■ YOUR ASSIGNMENT
Copy exactly the lines of the data below, beginning with the line with "PRODUCT PROTECTION" and ending with the line with "Sturdy packaging carton". Pictures are to be omitted.

■ SUPPLIED MATERIAL
-- Opening Marker --
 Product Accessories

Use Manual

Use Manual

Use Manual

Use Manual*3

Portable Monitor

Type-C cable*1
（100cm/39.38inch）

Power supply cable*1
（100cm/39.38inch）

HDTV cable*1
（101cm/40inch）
-- Closing Marker --
-- Opening Marker --
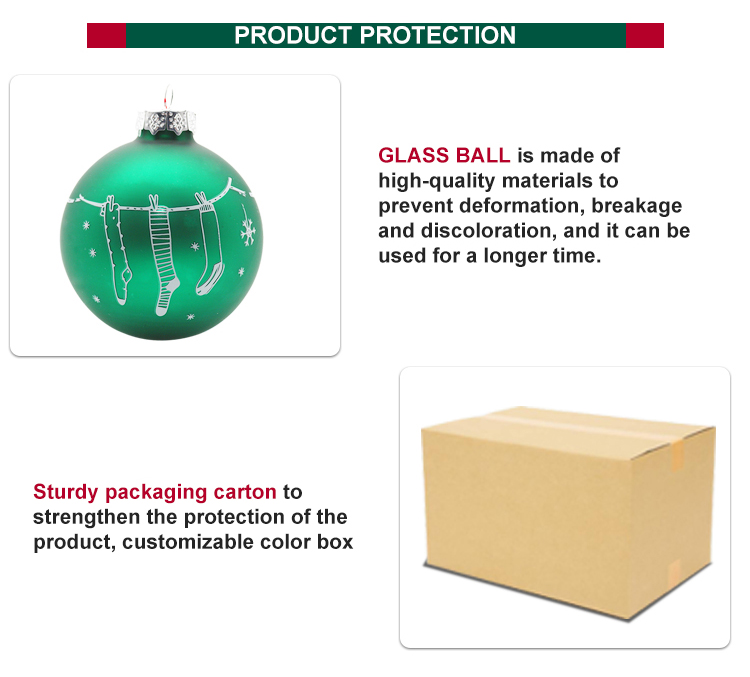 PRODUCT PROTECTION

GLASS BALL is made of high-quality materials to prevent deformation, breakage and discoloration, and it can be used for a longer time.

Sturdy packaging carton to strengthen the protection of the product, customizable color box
-- Closing Marker --
■ RESULT FOR THIS EXERCISE
 PRODUCT PROTECTION

GLASS BALL is made of high-quality materials to prevent deformation, breakage and discoloration, and it can be used for a longer time.

Sturdy packaging carton to strengthen the protection of the product, customizable color box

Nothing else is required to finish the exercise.